But all that is only true because this is a Windows laptop. What the Envy 15 actually does is go after buyers who would probably have been considering buying Apple’s Macbook Pro. It starts at Rs. 1,19,999 for the Intel i5 10th gen variant, going up to Rs. 1,69,999 for the 10th gen i7 version with an AMD GPU inside. The cheaper versions have Nvidia’s GTX 1650Ti (4GB) and 1660Ti (6GB) graphics.

HP doesn’t really position this as a gaming laptop, but with those specs, it would actually fit the bill for many casual gamers. Games like Shadow of Tomb Raider run fine on the Envy 15 and if you just want a device that can be used for gaming from time to time, this definitely is worth considering. If you just want something that will be snappy with regular web browsing and spreadsheets, it does that too.
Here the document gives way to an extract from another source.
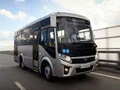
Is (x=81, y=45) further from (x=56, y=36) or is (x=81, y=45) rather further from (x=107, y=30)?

The Envy 15 isn’t a particularly light laptop, but the design is sleek and minimalistic. The metallic exterior doesn’t scream for attention and will fit into most boardrooms. Some might say the design is too simple, and the Macbook Pro is definitely sleeker and more refined with its sharp lines. They weigh pretty much the same though.

As mentioned before, the Envy 15 meets the needs for most users. But its keyboard and touchpad disappoint as compared to the Macbook Pro, particularly the touchpad. Typing on the keyboard isn’t as satisfying, because while the key spacing is fine, it lacks the feedback that keys on really good typing keyboards have.

That’s more a personal problem though. The keyboard has some good things, like a fingerprint sensor instead of where one of the CTRL keys are, and a dedicated button to turn the camera off, and most importantly, you won’t need to spend time getting used to it. The touchpad, on the other hand, is too small to be used comfortably. It works on Windows Precision drivers, so it supports all the gestures you need, but the size is often a nuisance.

The touchpad aside, the Envy 15 doesn’t have many drawbacks per se. It doesn’t have the 10 plus hour battery life that ultrabooks do, but laptops with this kind of hardware aren’t expected to either. However, on regular usage, the Macbook Pro does last an hour or so longer than the i7 GTX 1660 version of the Envy 15.

In sum, the Envy 15 is a decent laptop for those who are considering their options in this price range. It’ll save you some money and fits most use cases. If you want the best HP can offer, the top model for this one has an OLED (optical light-emitting diode) display, which delivers even better colors.